JackieMium / my_blog

在 Issues 中建立的个人博客
GNU General Public License v3.0
31 stars 12 forks source link

跟着 mimic-code 探索 MIMIC 数据之 tutorials (一) #24

Open JackieMium opened 6 years ago

JackieMium commented 6 years ago

LongRoad

SQL 算是学完了,结果回去看 mimic-code 发现大多数脚本根本看不懂!想起来小学做数学习题:

  • 课本例题: 小明有 3 个苹果,吃了 1 个,请问小明还有几个苹果 ?

  • 课后习题:小华前天买了 5 个橘子,昨天吃了 1 个梨,请问小红今天还剩下几个苹果?

  • :卒.....

没有办法,我就把 mimic-code 翻来覆去地看,看看有没有什么我能看懂的。
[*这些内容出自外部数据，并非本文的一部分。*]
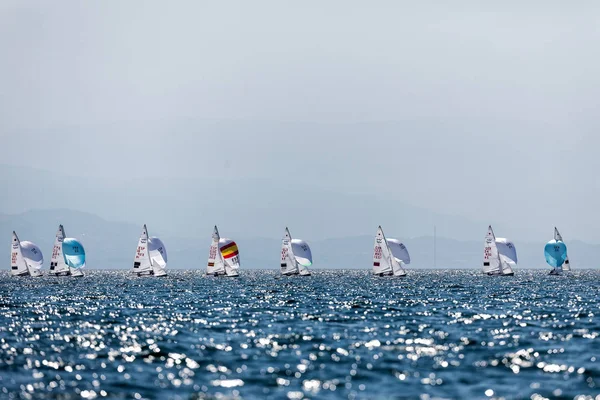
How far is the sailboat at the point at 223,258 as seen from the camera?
14138cm

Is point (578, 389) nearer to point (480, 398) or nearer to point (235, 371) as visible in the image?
point (480, 398)

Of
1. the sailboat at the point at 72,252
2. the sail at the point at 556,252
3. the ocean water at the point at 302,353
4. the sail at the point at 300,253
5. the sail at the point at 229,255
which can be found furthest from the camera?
the sail at the point at 556,252

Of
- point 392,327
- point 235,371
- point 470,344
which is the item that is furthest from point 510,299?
point 235,371

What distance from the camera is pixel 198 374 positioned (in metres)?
31.3

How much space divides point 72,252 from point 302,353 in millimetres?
112782

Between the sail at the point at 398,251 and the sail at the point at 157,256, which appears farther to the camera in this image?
the sail at the point at 157,256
果然,MIMIC 很良心的,mimic-code/tutorials/ 里面就放了针对新人的几个简单的小课程,小课程搭配习题,答案也有,可以说是很好了。

一个个来看吧。


1. sql-intro

这个文档基本就是教我们 SQL 的了。基本上我就是泛泛地看了看。有几个值得记下来的:

How can we use temporary tables to help manage queries?

临时的表格可以用 WITH foo AS bar 这样的语法来存放。比如我们要得到从 patients 表格中得出年龄并做他用:

WITH patient_dates AS (
SELECT p.subject_id, p.dob, a.hadm_id, a.admittime,
    ( (cast(a.admittime as date) - cast(p.dob as date)) / 365.2 ) as age
FROM patients p
INNER JOIN admissions a
ON p.subject_id = a.subject_id
ORDER BY subject_id, hadm_id
)
SELECT *
FROM patient_dates;

另一个办法是使用 materialised views,即物化视图:

-- we begin by dropping any existing views with the same name
DROP MATERIALIZED VIEW IF EXISTS patient_dates_view;
CREATE MATERIALIZED VIEW patient_dates_view AS
SELECT p.subject_id, p.dob, a.hadm_id, a.admittime,
    ( (cast(a.admittime as date) - cast(p.dob as date)) / 365.2 ) as age
FROM patients p
INNER JOIN admissions a
ON p.subject_id = a.subject_id
ORDER BY subject_id, hadm_id;

CASE statement for if/else logic

CASE WHEN 是简单的逻辑判断语句。比如我们想对 icustays 中 ICU 住院时间长短 (los) 分组:

-- Use if/else logic to categorise length of stay
-- into 'short', 'medium', and 'long'
SELECT subject_id, hadm_id, icustay_id, los,
    CASE WHEN los < 2 THEN 'short'
         WHEN los >=2 AND los < 7 THEN 'medium'
         WHEN los >=7 THEN 'long'
         ELSE NULL END AS los_group
FROM icustays;

Window functions

Window functions 中文好像翻译为窗口函数,这个窗口其实是艾滋病感染潜伏期窗口那个意思,在 Bowtie2 之类的 RNA-Seq 数据比对之类的软件计算比对质量的时候也会用到这个这个概念。 不知道为什么 SQLBolt 竟然没有涉及到 Window functions,感觉很实用的功能。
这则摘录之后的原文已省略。